**Source:**
[
https://issues.apache.org/jira/browse/CASSANDRA-10231?page=com.atlassian.jira.plugin.system.issuetabpanels:comment-tabpanel&focusedCommentId=14734586#comment-14734586
]
Stefania commented on CASSANDRA-10231:
--------------------------------------
This is not going to be easy to reproduce with a dtest, not without injecting
some failure into the code. So far I was able to see this interesting
transition by issuing repeated nodetool status commands during a decommission -
but I was very lucky as I only saw it once out of several times:
{code}
Datacenter: datacenter1
=======================
Status=Up/Down
|/ State=Normal/Leaving/Joining/Moving
-- Address Load Tokens Owns Host ID
Rack
UL 127.0.0.1 57.39 KB 256 ?
1b91a92c-58b7-470f-82eb-f1e05fc50636 rack1
UN 127.0.0.2 90.56 KB 256 ?
4287fd68-e53d-4b9e-a48b-af374f9e69b3 rack1
UN 127.0.0.3 52.56 KB 256 ?
35a94edb-b38a-4bf3-8318-e14bb8a59eef rack1
Note: Non-system keyspaces don't have the same replication settings, effective
ownership information is meaningless
Datacenter: datacenter1
=======================
Status=Up/Down
|/ State=Normal/Leaving/Joining/Moving
-- Address Load Tokens Owns Host ID
Rack
UL 127.0.0.1 57.39 KB 256 ? null
rack1
UN 127.0.0.2 90.56 KB 256 ?
4287fd68-e53d-4b9e-a48b-af374f9e69b3 rack1
UN 127.0.0.3 52.56 KB 256 ?
35a94edb-b38a-4bf3-8318-e14bb8a59eef rack1
Note: Non-system keyspaces don't have the same replication settings, effective
ownership information is meaningless
Datacenter: datacenter1
=======================
Status=Up/Down
|/ State=Normal/Leaving/Joining/Moving
-- Address Load Tokens Owns Host ID
Rack
UN 127.0.0.2 90.56 KB 256 ?
4287fd68-e53d-4b9e-a48b-af374f9e69b3 rack1
UN 127.0.0.3 52.56 KB 256 ?

**Material for the task:**

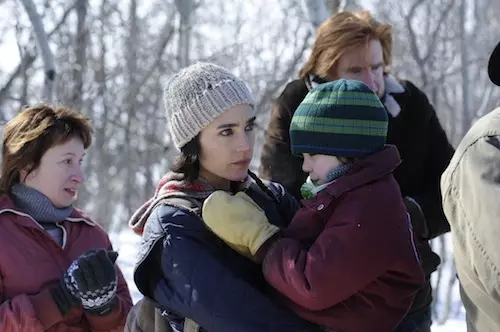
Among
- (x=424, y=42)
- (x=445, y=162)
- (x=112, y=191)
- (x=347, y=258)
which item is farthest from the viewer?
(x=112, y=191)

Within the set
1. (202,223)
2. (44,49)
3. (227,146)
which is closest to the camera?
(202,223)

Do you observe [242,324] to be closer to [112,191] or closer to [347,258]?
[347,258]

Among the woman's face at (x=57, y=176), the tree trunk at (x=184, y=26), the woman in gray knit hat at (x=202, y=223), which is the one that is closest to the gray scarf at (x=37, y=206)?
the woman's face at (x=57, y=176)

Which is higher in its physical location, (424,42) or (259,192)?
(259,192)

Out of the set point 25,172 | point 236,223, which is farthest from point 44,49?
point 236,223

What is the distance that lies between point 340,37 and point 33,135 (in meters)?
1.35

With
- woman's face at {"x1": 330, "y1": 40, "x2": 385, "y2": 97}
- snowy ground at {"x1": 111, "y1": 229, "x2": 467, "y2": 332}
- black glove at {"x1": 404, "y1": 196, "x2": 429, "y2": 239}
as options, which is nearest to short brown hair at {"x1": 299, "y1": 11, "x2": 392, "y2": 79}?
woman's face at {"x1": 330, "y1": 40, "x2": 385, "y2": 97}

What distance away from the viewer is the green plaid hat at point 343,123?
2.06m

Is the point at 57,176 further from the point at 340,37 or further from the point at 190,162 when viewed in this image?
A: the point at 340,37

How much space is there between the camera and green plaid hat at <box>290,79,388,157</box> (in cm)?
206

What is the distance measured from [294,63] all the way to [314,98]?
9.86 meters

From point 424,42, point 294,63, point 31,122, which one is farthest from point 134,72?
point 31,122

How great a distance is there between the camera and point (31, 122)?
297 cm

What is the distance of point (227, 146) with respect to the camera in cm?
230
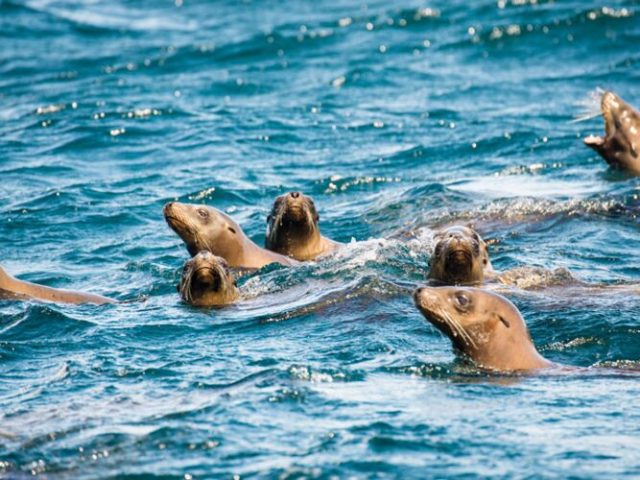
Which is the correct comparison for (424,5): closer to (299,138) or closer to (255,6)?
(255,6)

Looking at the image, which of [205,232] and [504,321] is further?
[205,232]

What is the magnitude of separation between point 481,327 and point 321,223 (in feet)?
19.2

---

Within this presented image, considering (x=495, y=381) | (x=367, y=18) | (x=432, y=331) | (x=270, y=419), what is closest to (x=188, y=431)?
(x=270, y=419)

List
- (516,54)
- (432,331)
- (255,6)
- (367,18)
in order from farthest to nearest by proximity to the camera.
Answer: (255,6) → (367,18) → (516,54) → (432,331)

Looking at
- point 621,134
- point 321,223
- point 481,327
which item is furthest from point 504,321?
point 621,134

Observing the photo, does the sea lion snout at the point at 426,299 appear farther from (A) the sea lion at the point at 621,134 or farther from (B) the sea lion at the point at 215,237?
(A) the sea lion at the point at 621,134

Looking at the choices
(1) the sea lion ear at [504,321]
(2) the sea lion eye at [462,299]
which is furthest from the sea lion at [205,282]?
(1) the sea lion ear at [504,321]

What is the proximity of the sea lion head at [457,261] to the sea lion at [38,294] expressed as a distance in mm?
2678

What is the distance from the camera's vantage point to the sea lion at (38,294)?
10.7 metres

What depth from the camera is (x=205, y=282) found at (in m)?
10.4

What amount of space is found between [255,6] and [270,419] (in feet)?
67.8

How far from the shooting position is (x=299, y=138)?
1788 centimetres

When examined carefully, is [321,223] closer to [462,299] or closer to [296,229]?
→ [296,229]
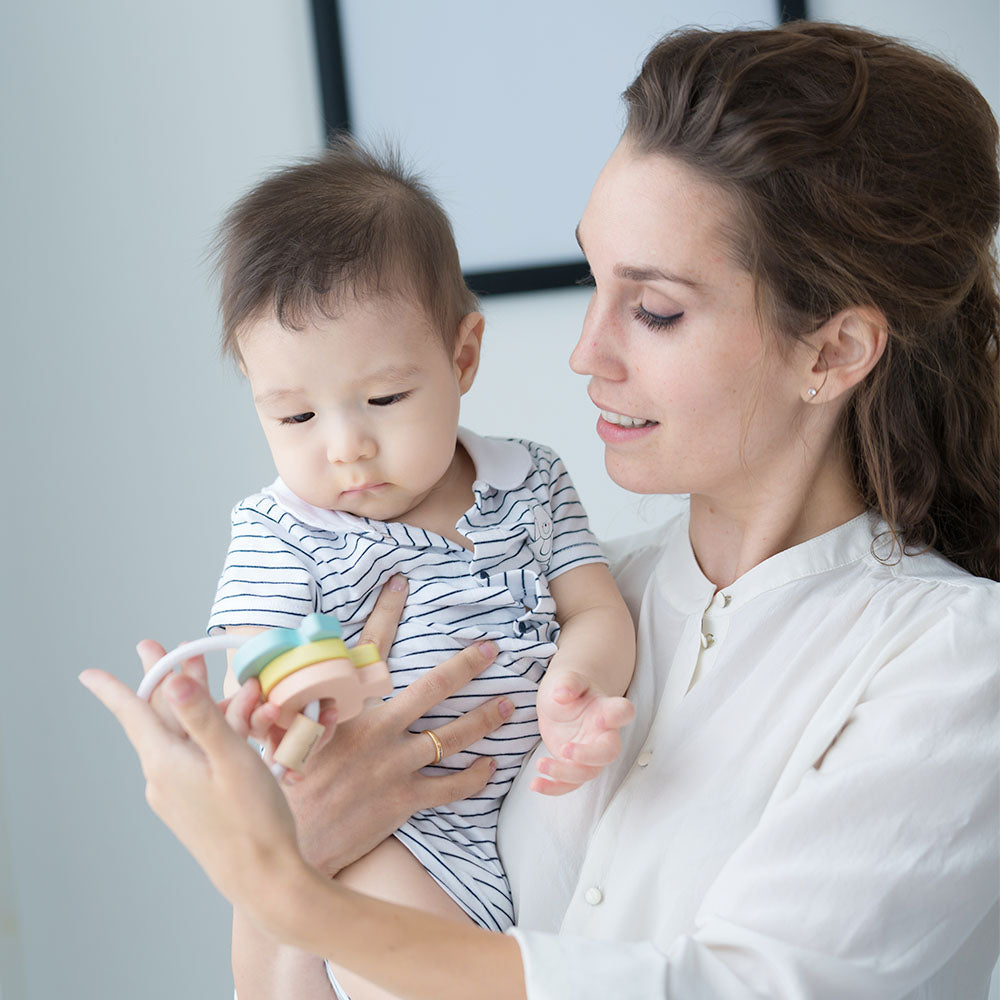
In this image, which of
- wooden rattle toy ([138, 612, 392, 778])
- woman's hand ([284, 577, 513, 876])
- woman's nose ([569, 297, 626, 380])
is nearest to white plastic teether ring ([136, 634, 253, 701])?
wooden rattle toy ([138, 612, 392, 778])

---

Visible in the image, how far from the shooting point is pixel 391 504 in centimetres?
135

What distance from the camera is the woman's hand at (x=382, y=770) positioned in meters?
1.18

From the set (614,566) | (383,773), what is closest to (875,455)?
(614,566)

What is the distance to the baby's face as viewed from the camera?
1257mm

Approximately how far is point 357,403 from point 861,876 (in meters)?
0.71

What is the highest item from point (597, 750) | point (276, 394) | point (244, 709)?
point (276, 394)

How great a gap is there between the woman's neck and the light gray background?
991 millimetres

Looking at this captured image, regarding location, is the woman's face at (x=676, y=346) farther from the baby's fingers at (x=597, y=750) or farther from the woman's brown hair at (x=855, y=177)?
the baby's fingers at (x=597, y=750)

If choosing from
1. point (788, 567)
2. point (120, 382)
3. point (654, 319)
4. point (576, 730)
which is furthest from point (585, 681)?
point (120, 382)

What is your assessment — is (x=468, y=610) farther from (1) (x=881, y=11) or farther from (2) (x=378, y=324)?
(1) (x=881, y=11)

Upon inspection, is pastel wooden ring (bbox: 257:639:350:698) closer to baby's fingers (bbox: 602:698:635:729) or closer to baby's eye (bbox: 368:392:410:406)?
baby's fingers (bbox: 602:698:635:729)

**Challenge 1:**
For each of the statements (a), (b) and (c), answer yes or no according to the CASSANDRA-10231 comment, and quote the words of the comment that decide it.
(a) The commenter expects the problem to be easy to reproduce with a dtest.
(b) The commenter observed the transition by running nodetool status repeatedly during a decommission.
(c) The commenter saw the transition on every attempt.
**Challenge 2:** Select every line of the records that contains the word "meters".
The records are unrelated to the text.

**Exercise solution 1:**
(a) No: "This is not going to be easy to reproduce with a dtest"
(b) Yes: "by issuing repeated nodetool status commands during a decommission"
(c) No: "I only saw it once out of several times"

**Exercise solution 2:**
What is the distance that lies between point 340,37 and point 33,135 (in meters)?
9.86 meters
What distance from the camera is the woman's hand at (x=382, y=770) positioned in meters?
Approximately how far is point 357,403 from point 861,876 (in meters)?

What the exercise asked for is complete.